• **TRECHO DA FONTE**
---*---

Um terreno que é um latifúndio
A Nova Piracicaba – bairro encantador – surgiu da iniciativa da Cia City, de São Paulo, em uma vastidão de terras no Engenho Central. Foi em 1970. A companhia contratou, então, o já brilhante arquiteto piracicabano, João Chaddad, para criar o notável projeto. E, como capitão do empreendimento, o saudoso e competente Geraldo Quartim Barbosa.
Foi uma verdadeira epopeia, num momento em que o Brasil se jactava de um desenvolvimento que empolgava o mundo. No auge – não nos esqueçamos disso – da ditadura militar, presidida por Garrastazu Médici. Era o “Pra frente, Brasil, Salve a Seleção” – maravilhosamente Tricampeã do Mundo. A Nova Piracicaba nasceu naquele contexto, mobilizando a população, encantando os que desejavam aquele outro “modo de morar”. E, também e obviamente, os chamados “investidores”, num país em que investir e especular têm o mesmo significado. Comprar terrenos para “estocar”, é, isso, investir? Ou investimento tem que se acompanhar de um sentido social? Ora, progresso apenas existe quando, nele, houver um sentido ético. Caso contrário, não. Ou pode ser chamado de progresso o enriquecimento dos traficantes?

---*---

• **CONJUNTO DE TAREFAS**
[1] Liste todas as pessoas mencionadas pelo nome no texto sobre a Nova Piracicaba.
[2] Prossiga com o texto sobre a Nova Piracicaba, escrevendo a partir da pergunta que o encerra.
As linhas não guardam relação com o texto sobre a Nova Piracicaba.

• **INFORMAÇÕES**
---*---

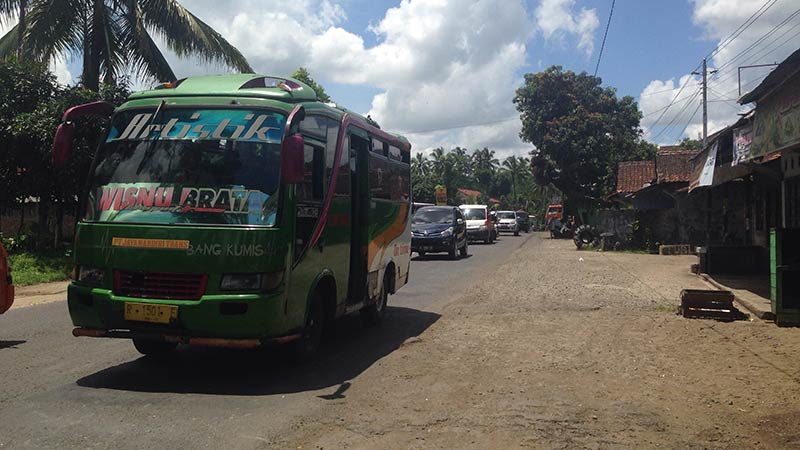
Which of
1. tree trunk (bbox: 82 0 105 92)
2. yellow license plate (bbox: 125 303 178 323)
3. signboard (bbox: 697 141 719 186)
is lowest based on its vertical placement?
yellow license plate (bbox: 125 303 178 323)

---*---

• **RESULTADOS ESPERADOS**
[1] João Chaddad; Geraldo Quartim Barbosa; Garrastazu Médici

[2]
Desde aquele 1970 – e, portanto, há 50 anos! – há terrenos vazios também na Nova Piracicaba. Isso não é novidade, pois ocorre no mundo todo. O que entristece, porém – para revelar o mínimo sentimento – é ver um deles que parece um latifúndio dentro da cidade. E não me venham dizer de livre iniciativa, de propriedade particular, do direito de ter coisas! Não mo digam, especialmente agora diante de tanta fome, miséria e doenças!Claro que isso existe e tem que ser defendido. Mas a propriedade tem, antes de mais nada, uma profunda função social. E não foram Marx e Engels que o proclamaram. Nem se fale seja “coisa de comunista”. Está plenamente objetivado também na Constituição Brasileira.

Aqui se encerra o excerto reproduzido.